Spatial relationship records:

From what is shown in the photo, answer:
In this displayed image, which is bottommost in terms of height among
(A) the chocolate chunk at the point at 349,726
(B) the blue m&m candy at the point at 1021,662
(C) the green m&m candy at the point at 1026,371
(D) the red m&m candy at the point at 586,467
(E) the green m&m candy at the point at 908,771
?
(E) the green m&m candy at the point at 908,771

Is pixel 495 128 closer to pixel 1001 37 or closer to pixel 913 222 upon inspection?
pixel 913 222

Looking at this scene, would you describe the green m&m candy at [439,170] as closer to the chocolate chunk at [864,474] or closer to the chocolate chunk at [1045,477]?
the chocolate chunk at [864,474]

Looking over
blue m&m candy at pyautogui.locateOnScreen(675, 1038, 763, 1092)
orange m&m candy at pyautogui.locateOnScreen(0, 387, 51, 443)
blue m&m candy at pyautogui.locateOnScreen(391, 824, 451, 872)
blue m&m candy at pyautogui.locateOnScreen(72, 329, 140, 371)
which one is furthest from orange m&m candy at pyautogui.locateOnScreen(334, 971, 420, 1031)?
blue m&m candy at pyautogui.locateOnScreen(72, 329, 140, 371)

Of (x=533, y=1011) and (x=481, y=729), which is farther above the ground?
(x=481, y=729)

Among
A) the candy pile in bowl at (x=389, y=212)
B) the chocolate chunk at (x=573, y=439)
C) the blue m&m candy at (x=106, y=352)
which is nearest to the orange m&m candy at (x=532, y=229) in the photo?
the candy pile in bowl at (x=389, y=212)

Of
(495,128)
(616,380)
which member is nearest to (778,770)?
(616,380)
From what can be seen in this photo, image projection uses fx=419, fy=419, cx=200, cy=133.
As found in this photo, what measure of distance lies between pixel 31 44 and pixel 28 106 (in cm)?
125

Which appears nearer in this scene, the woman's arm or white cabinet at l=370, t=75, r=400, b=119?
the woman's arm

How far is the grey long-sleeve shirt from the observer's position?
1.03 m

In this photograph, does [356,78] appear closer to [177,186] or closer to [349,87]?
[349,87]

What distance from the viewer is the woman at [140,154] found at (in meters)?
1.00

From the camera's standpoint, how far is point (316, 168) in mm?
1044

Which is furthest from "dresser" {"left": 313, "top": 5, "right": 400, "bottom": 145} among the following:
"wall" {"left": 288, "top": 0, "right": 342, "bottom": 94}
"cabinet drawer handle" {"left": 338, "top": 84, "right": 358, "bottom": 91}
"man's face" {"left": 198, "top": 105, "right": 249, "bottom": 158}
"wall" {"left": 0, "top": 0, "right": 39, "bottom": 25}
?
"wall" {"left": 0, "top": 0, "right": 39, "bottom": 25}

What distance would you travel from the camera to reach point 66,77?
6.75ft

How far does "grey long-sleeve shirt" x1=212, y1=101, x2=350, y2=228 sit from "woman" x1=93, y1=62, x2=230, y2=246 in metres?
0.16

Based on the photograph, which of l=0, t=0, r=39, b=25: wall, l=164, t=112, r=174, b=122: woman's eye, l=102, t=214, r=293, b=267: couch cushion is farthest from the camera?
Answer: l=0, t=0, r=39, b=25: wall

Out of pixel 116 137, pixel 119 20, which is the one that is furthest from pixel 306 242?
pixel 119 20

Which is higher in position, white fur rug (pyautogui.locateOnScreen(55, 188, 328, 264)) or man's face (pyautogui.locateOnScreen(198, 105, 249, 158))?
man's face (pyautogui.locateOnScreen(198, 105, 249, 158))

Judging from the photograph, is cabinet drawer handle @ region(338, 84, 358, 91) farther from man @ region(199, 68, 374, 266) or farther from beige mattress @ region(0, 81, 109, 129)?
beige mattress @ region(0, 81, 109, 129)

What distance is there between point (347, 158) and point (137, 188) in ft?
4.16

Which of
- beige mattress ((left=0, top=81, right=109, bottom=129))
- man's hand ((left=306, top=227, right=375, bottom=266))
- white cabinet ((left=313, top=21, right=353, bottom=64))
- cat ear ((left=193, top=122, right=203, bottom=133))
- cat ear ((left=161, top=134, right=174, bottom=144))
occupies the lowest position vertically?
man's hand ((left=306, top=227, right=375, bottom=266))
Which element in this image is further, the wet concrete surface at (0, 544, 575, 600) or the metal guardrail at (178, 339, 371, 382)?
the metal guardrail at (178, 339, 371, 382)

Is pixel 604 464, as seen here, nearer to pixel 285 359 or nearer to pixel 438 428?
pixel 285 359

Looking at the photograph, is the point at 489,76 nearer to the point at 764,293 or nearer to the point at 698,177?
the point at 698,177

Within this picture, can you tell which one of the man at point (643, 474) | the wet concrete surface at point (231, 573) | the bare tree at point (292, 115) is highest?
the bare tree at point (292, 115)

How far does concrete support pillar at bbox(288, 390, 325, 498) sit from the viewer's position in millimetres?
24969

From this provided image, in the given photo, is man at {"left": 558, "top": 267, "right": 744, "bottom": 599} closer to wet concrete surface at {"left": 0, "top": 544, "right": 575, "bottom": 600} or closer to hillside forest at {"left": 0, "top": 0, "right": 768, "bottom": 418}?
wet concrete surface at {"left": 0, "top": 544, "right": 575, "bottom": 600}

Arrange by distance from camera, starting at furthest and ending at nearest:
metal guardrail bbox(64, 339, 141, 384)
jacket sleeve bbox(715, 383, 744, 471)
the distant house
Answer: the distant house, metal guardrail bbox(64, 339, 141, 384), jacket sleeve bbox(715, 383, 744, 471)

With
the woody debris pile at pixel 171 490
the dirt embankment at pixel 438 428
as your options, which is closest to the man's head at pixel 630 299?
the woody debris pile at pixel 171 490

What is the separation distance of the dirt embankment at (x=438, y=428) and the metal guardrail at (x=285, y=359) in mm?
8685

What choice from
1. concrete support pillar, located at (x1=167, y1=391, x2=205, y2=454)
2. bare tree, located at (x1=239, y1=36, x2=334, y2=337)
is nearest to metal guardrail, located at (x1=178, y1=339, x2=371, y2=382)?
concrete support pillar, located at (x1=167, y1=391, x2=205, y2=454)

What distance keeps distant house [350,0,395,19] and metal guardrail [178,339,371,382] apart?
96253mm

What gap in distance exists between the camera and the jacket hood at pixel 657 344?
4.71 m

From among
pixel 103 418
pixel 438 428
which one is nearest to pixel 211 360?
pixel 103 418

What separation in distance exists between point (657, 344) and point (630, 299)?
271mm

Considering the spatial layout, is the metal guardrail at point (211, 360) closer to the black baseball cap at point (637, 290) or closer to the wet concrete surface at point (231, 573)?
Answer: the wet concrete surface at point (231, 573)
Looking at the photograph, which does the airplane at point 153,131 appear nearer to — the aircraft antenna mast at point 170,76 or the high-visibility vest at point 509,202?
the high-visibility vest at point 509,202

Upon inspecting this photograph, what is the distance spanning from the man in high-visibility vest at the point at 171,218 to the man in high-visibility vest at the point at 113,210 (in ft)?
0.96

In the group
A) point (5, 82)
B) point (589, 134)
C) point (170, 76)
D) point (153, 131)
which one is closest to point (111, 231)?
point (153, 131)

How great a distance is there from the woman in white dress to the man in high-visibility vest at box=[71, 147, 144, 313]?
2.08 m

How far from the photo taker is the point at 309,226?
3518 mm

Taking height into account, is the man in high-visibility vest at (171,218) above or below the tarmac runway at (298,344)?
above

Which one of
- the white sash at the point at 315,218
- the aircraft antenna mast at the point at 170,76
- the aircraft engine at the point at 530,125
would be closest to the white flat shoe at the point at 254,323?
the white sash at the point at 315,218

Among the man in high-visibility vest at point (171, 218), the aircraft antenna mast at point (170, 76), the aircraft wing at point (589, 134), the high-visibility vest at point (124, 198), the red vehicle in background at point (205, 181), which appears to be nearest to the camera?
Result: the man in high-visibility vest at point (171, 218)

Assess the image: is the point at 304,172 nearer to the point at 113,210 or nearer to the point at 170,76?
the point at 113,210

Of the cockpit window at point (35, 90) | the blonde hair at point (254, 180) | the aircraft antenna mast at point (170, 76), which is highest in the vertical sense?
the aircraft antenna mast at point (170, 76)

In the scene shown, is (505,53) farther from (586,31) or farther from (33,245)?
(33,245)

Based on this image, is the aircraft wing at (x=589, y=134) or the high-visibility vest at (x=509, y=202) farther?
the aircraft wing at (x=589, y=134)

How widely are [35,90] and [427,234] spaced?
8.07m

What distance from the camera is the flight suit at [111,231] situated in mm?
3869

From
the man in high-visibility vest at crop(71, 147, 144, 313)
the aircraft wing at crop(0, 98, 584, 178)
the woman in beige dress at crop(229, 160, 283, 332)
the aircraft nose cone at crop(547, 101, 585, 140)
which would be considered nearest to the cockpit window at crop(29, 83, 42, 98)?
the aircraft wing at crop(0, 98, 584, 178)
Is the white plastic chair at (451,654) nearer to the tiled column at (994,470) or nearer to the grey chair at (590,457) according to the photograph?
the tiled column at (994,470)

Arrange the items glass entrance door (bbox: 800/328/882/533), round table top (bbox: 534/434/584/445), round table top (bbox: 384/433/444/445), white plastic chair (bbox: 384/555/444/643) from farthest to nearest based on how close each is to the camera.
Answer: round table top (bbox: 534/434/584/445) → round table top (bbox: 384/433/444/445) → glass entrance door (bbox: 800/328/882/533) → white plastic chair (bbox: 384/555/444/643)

Requirement:
Return, word for word, every line from the line with "Among the man" to the final line of the data.

The completed task:
Among the man in high-visibility vest at point (171, 218), the aircraft antenna mast at point (170, 76), the aircraft wing at point (589, 134), the high-visibility vest at point (124, 198), the red vehicle in background at point (205, 181), which appears to be nearest to the camera?
Result: the man in high-visibility vest at point (171, 218)

Assess the image: is the point at 304,172 nearer to the point at 113,210 or nearer to the point at 170,76?
the point at 113,210

Of the cockpit window at point (35, 90) | the blonde hair at point (254, 180) | the aircraft antenna mast at point (170, 76), which is highest in the vertical sense?
the aircraft antenna mast at point (170, 76)

In the scene shown, is (505,53) farther from (586,31) or farther from (33,245)?
(33,245)

Based on this image, is the aircraft wing at (x=589, y=134) or the high-visibility vest at (x=509, y=202) farther?
the aircraft wing at (x=589, y=134)

How widely are [35,90] and [427,234] spaced?
8.07m

What distance from the camera is the flight suit at [111,231] situated in mm?
3869

From
the man in high-visibility vest at crop(71, 147, 144, 313)
the aircraft wing at crop(0, 98, 584, 178)
the woman in beige dress at crop(229, 160, 283, 332)
the aircraft nose cone at crop(547, 101, 585, 140)
which would be considered nearest to the cockpit window at crop(29, 83, 42, 98)?
the aircraft wing at crop(0, 98, 584, 178)
Is the white plastic chair at (451,654) nearer to the tiled column at (994,470) or nearer to the grey chair at (590,457) according to the photograph?
the tiled column at (994,470)

Arrange the items glass entrance door (bbox: 800/328/882/533), round table top (bbox: 534/434/584/445), round table top (bbox: 384/433/444/445), white plastic chair (bbox: 384/555/444/643) from farthest to nearest based on how close each is to the camera.
Answer: round table top (bbox: 534/434/584/445) → round table top (bbox: 384/433/444/445) → glass entrance door (bbox: 800/328/882/533) → white plastic chair (bbox: 384/555/444/643)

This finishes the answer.